Par ailleurs, la cause efficiente, le moteur de cette proposition de loi organique, après la décision particulièrement désinvolte – et je pèse mes mots – du Conseil constitutionnel, c'est le constat fait par M. le rapporteur de l'échec définitif de la réforme constitutionnelle du 23 juillet 2008 à imposer au Gouvernement des études d'impact dignes de ce nom. On peut lire dans son rapport : « On peut conclure de ce bilan d’étape après sept ans d’application de ce dispositif d’évaluation que ses effets sont loin d’être concluants. D’une part, il n’a nullement remédié à la crise de la production législative, tant sur le plan de la qualité des textes qui continue à se dégrader, que sur celui de leur inflation […] D’autre part, la désinvolture fréquente avec laquelle les études d’impact de nombreux projets de loi sont élaborées et leur contrôle par le Conseil constitutionnel effectué rend perplexe sur la nécessité de maintenir en l’état ce dispositif. »
On peut difficilement faire plus « bidon » que l’étude d’impact annexée au projet de loi relatif à la délimitation des régions, aux élections régionales et départementales et modifiant le calendrier électoral. Une étude d'impact ne saurait être un recueil de généralités et de banalités rassemblées à la hâte, disais-je précédemment. Pourtant, le Conseil constitutionnel a validé toutes les arguties du Gouvernement permettant de passer outre cette analyse : ainsi, l’utilisation des données de l’INSEE, de la CNAF, la Caisse nationale des allocations familiales, ou de la DGCL, la Direction générale des collectivités locales, vaut exposé des méthodes de calcul ; l’addition de la population, du PIB, des budgets des anciennes régions composant une nouvelle région, puis la division du résultat ainsi obtenu par la population pour parvenir à des ratios par habitant sont des « éléments de nature à éclairer le Parlement » – il ne sait faire ni addition ni division ! – sur les effets démographiques de la réforme, en termes de richesse ou de gestion administrative.

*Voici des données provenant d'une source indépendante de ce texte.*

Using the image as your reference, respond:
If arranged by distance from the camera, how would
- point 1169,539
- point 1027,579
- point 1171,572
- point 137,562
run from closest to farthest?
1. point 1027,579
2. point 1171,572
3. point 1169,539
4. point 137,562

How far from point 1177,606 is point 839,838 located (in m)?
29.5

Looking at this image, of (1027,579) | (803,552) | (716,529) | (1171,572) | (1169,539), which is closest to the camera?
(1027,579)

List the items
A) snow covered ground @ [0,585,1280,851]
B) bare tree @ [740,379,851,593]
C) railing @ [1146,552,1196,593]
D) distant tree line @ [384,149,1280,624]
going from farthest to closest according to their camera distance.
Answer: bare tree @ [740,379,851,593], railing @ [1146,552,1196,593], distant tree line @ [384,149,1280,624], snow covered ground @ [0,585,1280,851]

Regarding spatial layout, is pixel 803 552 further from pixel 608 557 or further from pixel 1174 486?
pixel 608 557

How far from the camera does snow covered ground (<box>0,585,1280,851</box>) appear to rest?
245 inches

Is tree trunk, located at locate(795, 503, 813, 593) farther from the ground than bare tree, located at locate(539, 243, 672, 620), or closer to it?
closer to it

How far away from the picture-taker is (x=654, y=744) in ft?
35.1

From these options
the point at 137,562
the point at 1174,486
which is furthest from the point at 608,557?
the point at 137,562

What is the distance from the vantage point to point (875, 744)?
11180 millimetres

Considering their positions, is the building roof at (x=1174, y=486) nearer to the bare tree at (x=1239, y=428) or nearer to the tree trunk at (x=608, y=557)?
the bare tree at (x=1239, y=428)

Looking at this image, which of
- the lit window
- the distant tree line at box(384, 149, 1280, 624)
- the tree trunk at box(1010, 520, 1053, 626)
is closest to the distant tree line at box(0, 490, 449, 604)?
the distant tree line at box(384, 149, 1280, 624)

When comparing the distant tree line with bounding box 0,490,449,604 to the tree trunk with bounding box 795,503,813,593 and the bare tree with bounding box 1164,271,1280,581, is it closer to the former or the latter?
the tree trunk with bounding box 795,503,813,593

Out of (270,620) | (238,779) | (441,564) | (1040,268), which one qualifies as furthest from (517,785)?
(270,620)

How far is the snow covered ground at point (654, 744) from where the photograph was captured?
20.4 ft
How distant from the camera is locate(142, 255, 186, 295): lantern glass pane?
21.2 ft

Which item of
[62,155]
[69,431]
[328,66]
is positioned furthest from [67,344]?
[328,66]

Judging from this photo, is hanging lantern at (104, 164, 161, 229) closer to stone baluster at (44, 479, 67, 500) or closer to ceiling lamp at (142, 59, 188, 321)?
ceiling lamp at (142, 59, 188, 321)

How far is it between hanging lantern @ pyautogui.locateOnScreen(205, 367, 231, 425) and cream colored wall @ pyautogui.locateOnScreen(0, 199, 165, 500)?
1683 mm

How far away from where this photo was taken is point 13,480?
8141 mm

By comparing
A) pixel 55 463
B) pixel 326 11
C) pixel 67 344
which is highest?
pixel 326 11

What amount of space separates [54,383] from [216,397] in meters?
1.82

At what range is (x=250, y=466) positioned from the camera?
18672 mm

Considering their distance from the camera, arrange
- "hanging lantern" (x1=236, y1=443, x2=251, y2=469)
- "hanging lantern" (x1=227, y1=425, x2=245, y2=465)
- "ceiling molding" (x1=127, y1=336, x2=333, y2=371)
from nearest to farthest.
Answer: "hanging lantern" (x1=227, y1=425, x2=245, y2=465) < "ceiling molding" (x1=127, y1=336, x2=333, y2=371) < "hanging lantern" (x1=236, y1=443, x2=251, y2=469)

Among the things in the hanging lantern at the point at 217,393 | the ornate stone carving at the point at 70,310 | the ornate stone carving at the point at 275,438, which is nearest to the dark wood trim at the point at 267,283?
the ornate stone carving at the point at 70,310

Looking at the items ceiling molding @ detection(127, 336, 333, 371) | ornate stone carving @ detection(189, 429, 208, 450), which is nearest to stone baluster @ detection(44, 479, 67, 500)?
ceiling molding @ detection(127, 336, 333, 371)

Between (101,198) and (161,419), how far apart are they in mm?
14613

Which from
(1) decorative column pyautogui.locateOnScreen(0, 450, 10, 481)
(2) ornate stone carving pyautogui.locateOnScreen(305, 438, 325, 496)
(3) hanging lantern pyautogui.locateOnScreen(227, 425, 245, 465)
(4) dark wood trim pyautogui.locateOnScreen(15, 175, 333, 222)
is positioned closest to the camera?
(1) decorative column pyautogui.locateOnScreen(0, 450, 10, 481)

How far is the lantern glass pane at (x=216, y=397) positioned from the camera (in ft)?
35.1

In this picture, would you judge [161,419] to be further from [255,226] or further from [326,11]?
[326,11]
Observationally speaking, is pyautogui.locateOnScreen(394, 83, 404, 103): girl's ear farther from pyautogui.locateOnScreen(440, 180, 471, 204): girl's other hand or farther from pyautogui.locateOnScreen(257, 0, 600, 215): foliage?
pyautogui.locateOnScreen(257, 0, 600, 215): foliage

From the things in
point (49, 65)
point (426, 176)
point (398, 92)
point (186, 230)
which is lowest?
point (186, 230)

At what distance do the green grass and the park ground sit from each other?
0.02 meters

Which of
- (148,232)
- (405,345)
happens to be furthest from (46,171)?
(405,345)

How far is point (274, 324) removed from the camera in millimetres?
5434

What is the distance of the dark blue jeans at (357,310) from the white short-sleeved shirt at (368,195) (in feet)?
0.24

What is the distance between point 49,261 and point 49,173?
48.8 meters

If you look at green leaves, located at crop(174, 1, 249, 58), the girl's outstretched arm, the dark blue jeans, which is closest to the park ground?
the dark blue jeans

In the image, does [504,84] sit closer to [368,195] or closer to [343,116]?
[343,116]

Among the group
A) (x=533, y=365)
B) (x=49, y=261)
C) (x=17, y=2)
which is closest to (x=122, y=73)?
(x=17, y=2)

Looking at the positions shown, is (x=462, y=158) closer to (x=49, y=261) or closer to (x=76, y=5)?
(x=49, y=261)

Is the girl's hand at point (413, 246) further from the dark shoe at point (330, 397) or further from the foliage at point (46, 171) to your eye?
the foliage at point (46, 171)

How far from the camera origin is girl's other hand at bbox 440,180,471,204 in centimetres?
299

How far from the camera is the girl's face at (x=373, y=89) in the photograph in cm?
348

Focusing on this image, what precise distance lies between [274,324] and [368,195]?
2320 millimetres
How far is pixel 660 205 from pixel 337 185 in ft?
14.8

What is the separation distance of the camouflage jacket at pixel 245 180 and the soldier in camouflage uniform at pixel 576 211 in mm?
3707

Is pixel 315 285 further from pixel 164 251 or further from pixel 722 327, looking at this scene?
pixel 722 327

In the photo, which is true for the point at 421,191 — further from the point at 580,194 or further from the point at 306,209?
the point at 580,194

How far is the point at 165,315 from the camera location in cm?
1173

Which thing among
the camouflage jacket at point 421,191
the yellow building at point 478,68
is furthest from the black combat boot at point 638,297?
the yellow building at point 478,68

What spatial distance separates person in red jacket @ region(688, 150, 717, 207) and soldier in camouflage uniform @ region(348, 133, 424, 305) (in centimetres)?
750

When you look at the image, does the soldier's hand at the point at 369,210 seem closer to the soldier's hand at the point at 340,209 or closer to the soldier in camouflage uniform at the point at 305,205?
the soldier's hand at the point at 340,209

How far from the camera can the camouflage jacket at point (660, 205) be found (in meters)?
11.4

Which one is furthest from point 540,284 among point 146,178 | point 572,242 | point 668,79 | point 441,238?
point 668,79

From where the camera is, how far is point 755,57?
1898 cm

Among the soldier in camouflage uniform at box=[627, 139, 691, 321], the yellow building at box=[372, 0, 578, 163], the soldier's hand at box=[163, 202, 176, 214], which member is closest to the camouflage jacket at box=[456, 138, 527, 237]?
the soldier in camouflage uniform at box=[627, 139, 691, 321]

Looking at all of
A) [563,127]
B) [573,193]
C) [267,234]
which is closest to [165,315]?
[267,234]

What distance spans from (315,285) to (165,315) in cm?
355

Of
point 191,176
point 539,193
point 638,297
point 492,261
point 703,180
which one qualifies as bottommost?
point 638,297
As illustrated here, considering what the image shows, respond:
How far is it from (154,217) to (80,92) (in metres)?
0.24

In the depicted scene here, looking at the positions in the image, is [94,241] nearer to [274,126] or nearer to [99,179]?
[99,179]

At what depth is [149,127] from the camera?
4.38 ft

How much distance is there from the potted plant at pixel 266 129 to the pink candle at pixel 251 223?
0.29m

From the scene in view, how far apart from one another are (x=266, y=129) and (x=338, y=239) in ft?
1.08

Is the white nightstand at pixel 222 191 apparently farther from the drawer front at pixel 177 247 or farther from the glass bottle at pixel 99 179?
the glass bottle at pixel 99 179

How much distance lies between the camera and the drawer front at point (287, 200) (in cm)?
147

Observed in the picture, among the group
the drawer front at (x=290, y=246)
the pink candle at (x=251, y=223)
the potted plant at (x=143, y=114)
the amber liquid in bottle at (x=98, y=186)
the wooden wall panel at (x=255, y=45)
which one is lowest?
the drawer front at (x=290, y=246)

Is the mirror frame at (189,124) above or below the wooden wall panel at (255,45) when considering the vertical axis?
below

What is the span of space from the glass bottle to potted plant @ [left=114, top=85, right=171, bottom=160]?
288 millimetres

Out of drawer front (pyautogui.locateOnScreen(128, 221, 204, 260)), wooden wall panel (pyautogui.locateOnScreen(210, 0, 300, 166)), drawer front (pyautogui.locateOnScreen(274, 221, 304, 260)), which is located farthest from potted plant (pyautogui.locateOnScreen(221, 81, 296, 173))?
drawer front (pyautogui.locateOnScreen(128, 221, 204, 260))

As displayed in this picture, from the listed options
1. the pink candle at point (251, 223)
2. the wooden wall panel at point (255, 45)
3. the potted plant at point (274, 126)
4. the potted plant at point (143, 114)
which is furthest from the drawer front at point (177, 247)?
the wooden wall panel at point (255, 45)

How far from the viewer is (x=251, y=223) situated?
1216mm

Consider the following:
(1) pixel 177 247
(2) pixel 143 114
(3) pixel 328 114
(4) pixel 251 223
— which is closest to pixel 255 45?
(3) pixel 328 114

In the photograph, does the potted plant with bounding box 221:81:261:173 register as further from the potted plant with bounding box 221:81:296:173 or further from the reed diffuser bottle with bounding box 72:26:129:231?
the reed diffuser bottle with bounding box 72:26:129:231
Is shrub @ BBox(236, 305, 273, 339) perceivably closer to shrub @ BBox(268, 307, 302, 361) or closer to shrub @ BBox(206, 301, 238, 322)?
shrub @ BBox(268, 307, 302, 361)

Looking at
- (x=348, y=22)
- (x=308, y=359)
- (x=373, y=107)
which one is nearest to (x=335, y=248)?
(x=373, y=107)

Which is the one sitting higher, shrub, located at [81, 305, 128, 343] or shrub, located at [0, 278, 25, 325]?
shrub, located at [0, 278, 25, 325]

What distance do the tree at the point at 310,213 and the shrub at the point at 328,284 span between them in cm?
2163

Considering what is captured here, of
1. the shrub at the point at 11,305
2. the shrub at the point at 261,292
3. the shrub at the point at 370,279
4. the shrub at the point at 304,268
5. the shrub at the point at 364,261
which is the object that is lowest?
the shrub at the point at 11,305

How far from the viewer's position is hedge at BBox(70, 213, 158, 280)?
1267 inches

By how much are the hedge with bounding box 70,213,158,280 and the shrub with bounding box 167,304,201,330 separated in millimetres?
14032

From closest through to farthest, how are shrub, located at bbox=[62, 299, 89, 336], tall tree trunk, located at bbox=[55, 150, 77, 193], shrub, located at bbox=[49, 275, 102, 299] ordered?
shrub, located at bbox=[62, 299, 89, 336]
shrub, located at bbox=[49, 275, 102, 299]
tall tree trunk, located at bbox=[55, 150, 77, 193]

Le Conseil constitutionnel va même jusqu'à considérer comme non significative l'inobservation de l'alinéa 9 de l’article 8 de la loi organique précitée, en l'espèce l’exposition avec précision de « l'évaluation des conséquences des dispositions envisagées sur l’emploi public », au motif que « le Gouvernement ne mentionne pas la modification [du] nombre [des emplois publics] dans les objectifs poursuivis par [le] projet de loi ». L'avenir est donc aux projets de loi dont l'exposé des motifs se résumerait à cette phrase : l’objectif de la loi est de réformer ! Circulez, il n’y a pas d’étude d’impact à faire ! C'est à de tels détails que l'on mesure le mieux le mépris dans lequel la haute bureaucratie tient députés et sénateurs.